October 31, 2005

Halloween Thread

Posted by Arcane Gazebo at 1:41 PM

Consider this a reader survey: what are you guys doing for Halloween? I am sufficiently tired from the weekend that I may not have much to contribute to the holiday; my one concession so far has been wearing my "Alas, poor Yorick" t-shirt which has a nice skull on it. I do have about half a pirate outfit from an unrelated party a week ago that I could recycle should I need a last-minute costume, but I will probably be too tired tonight to go to the Castro or anything like that.

Short version: For Halloween I am going as really lame.

Permalink | Tags: Life

Supreme Court, Oct. 31 edition

Posted by Arcane Gazebo at 1:35 PM

I was in Los Angeles the last three days and thus missed the opportunity to blog on Fitzmas. Instead I can blog on Halloween, with Bush's appropriately scary choice of Samuel Alito as the new Supreme Court nominee. Apparently he has decided to appease the base rather than nominate another crony. Oh well, the Miers thing was funny while it lasted.

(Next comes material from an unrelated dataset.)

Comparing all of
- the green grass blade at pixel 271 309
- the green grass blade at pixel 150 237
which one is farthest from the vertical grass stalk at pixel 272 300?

I'm still reading up on Alito but as usual Lawyers, Guns, and Money is a good source.

October 27, 2005

Miers back to proofreading memos

Posted by Arcane Gazebo at 2:17 PM

Just yesterday I told someone that Bush wouldn't withdraw the Harriet Miers nomination, due to his inability to admit mistakes. Well, so much for that (although it was done in a way so that Bush didn't have to admit a mistake). If that's the way it's going to work, I would also like to predict that Patrick Fitzgerald won't bring indictments against high-ranking Bush administration officials, and that our lab will fail to produce a working qubit next week. Go ahead, universe: prove me wrong.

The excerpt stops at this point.